== Задания ==
A: Почему, согласно отрывку воспоминаний, дедушка был очень рад приезду рассказчика? Ответьте одним-двумя предложениями.
B: Перепишите без изменений строки исходных данных (не отрывка воспоминаний) от строки, где есть "What is the separation", до последней строки включительно. Изображения в ответ не включайте.

== Текст документа ==
┄┄┄┄┄┄
Вот таким образом я оказался у дяди Саши, которого мы в семье очень любили. Он часто приезжал к нам в Мокшан и не было случая, чтобы он не привозил нам подарков или давал нам деньги по 15-20 копеек. Он был очень приветлив, правда, мол­чалив, но с нами, ребятами, занимался, и мы с ним всегда почти гуляли и в городе и уходили в лес или луга. Только мать на него ворчала за то, что он нас баловал подарками. Дедушка был очень рад моему приезду, так как ему приходилось все время быть до­ма одному, а дядя с утра до ночи находился в больнице и возвращался усталый и голодный. В этот раз дядя вернулся пораньше, и мы с ним встретились очень хорошо. У него еще было одно до­стоинство, он совсем не пил водки, а вот с дедушкой такой грех был. Дядя меня приласкал и обещал назавтра пойти со мной в школу и устроить меня учиться.

В числе моего багажа были узлы и узелки с провиантом и имуществом, в том числе и моя постель, состоящая из валяного войлока — матрасика, подушки и стеганого одеяла. Простыни в те времена ребятам не полагалось. Вечером мы поужинали и мне было указано место для спанья, на полу под часами-ходиками. Дядя спал на кровати в прихожей, а дедушка когда на полу, а иногда уходил к хозяевам на печку или полати. В этот раз де­душка лег со мной рядом и мы долго с ним говорили, а когда я загрустил и заплакал, он меня утешал, и я вскоре уснул.

Наутро, после чая с завтраком, мы с дядей пошли в школу, а прежде чем попасть в школу, мы прошли полсела, наконец на горе, за церковью мне дядя показал, где школа. Большое дере­вянное здание с садом сбоку и сзади, находилось вблизи дороги на ст. Рамзай. На здании была вывеска «Рамзайское министер­ское образцовое училище».12 Когда мы с дядей шли в школу, я вспомнил своих, оставшихся в Мокшане, друзей: Митю Романова. Сашу Рябчикова, Сашу Масенкова и других. И некого будет мне подразнить, как мы дразнили Пантелеймоновну и Афоню и Федю Бешеных. Вообще на душе было не по себе и даже не хотелось здесь учиться, а захотелось убежать в Мокшан.
┄┄┄┄┄┄
== Исходные данные ==
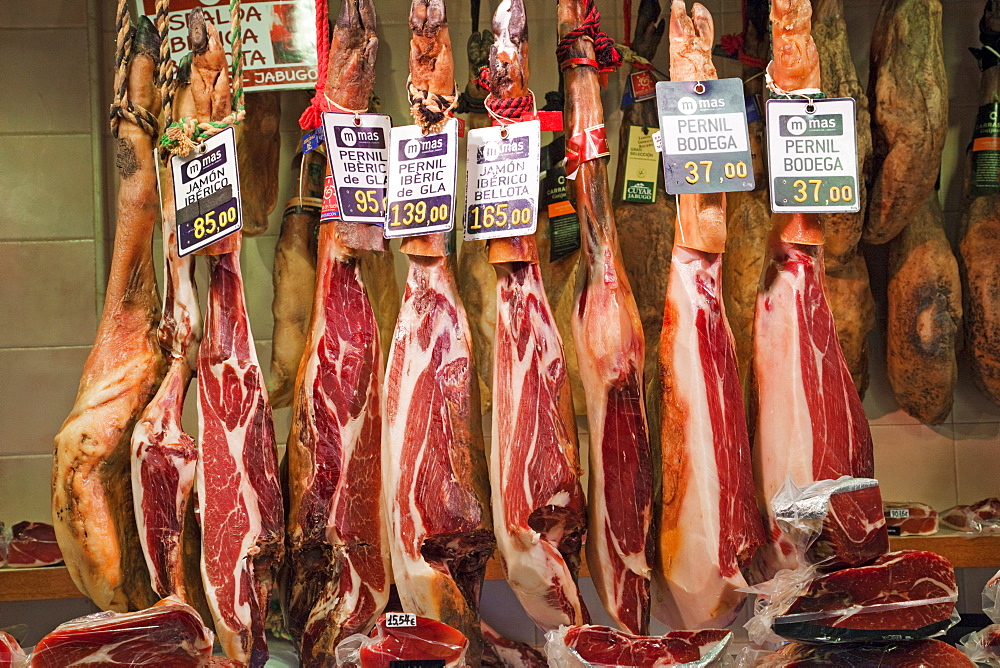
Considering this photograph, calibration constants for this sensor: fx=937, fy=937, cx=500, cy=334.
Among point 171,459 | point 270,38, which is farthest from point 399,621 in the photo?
point 270,38

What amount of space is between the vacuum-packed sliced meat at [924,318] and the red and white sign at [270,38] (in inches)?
76.1

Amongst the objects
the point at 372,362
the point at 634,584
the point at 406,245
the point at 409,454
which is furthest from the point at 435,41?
the point at 634,584

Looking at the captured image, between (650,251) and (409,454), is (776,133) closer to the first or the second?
(650,251)

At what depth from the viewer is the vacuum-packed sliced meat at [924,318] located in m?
2.94

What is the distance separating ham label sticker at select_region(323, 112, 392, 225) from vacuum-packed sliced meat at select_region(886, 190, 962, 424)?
1716mm

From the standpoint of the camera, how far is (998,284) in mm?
2936

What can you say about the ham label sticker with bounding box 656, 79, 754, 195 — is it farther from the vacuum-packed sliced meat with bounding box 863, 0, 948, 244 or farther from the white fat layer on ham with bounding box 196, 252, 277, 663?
the white fat layer on ham with bounding box 196, 252, 277, 663

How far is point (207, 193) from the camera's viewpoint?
7.11 ft

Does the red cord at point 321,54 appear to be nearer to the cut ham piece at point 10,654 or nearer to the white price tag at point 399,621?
the white price tag at point 399,621

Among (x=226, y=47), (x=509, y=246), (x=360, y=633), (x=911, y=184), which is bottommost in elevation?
(x=360, y=633)

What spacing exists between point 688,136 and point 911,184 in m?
1.06

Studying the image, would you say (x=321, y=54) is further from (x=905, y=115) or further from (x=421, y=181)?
(x=905, y=115)

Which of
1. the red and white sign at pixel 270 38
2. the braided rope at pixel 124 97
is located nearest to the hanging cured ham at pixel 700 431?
the red and white sign at pixel 270 38

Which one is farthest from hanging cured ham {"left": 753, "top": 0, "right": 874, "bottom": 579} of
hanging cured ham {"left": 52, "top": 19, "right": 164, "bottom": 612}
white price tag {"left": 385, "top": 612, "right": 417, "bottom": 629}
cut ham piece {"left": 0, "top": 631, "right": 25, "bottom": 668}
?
cut ham piece {"left": 0, "top": 631, "right": 25, "bottom": 668}
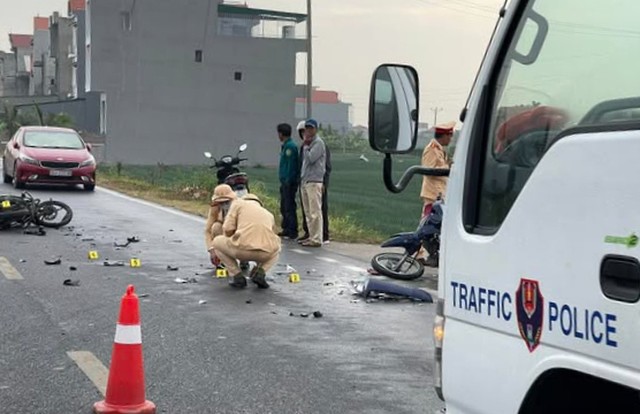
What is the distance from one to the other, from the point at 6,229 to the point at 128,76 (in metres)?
45.9

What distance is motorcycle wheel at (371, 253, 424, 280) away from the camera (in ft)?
39.0

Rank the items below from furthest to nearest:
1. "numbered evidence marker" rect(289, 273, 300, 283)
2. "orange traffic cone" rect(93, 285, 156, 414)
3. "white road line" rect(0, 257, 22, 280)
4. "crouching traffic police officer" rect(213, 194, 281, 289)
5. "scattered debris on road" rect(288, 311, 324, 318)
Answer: "numbered evidence marker" rect(289, 273, 300, 283) < "white road line" rect(0, 257, 22, 280) < "crouching traffic police officer" rect(213, 194, 281, 289) < "scattered debris on road" rect(288, 311, 324, 318) < "orange traffic cone" rect(93, 285, 156, 414)

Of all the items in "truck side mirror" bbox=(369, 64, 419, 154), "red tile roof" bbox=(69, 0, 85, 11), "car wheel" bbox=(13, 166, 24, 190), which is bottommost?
"car wheel" bbox=(13, 166, 24, 190)

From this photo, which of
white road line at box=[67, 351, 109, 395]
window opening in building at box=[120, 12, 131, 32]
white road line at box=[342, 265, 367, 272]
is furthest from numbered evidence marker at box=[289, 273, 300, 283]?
window opening in building at box=[120, 12, 131, 32]

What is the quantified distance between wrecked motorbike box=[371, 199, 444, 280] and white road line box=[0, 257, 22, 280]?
163 inches

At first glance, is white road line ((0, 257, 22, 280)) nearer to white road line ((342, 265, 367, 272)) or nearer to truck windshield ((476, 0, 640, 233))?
white road line ((342, 265, 367, 272))

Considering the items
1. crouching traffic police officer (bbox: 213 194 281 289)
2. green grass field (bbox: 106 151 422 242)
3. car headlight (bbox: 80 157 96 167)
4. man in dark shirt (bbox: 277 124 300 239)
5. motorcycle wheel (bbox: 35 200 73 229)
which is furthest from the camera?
car headlight (bbox: 80 157 96 167)

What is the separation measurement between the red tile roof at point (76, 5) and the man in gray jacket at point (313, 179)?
69.4 meters

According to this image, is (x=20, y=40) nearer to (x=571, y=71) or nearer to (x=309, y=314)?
(x=309, y=314)

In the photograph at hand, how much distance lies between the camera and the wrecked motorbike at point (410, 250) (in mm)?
11875

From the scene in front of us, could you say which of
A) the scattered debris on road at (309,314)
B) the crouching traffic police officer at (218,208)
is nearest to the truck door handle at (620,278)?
the scattered debris on road at (309,314)

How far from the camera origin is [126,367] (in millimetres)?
5637

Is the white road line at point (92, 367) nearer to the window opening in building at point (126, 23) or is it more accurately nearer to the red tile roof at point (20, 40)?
the window opening in building at point (126, 23)

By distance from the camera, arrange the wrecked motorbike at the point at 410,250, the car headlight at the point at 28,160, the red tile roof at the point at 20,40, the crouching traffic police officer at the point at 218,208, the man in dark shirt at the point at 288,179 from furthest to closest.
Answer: the red tile roof at the point at 20,40 < the car headlight at the point at 28,160 < the man in dark shirt at the point at 288,179 < the wrecked motorbike at the point at 410,250 < the crouching traffic police officer at the point at 218,208
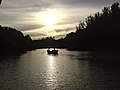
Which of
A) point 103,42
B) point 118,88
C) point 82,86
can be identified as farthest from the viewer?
┄┄┄┄┄┄
== Ответы к заданиям ==
A: Дедушке все время приходилось быть дома одному, потому что дядя с утра до ночи находился в больнице.

B:
What is the separation measurement between the red tile roof at point (76, 5) and the man in gray jacket at point (313, 179)?
69.4 meters

According to this image, is (x=20, y=40) nearer to (x=571, y=71) or nearer to (x=309, y=314)?
(x=309, y=314)

In the photograph at hand, how much distance lies between the camera and the wrecked motorbike at point (410, 250) (in mm)?
11875

From the scene in front of us, could you say which of
A) the scattered debris on road at (309,314)
B) the crouching traffic police officer at (218,208)
is nearest to the truck door handle at (620,278)?
the scattered debris on road at (309,314)

How far from the camera origin is [126,367] (in millimetres)?
5637

Is the white road line at point (92, 367) nearer to the window opening in building at point (126, 23) or is it more accurately nearer to the red tile roof at point (20, 40)?
the window opening in building at point (126, 23)

By distance from the camera, arrange the wrecked motorbike at the point at 410,250, the car headlight at the point at 28,160, the red tile roof at the point at 20,40, the crouching traffic police officer at the point at 218,208, the man in dark shirt at the point at 288,179 from furthest to closest.
Answer: the red tile roof at the point at 20,40 < the car headlight at the point at 28,160 < the man in dark shirt at the point at 288,179 < the wrecked motorbike at the point at 410,250 < the crouching traffic police officer at the point at 218,208
Which of
A) point 103,42
B) point 118,88
C) point 82,86
can be identified as farthest from the viewer?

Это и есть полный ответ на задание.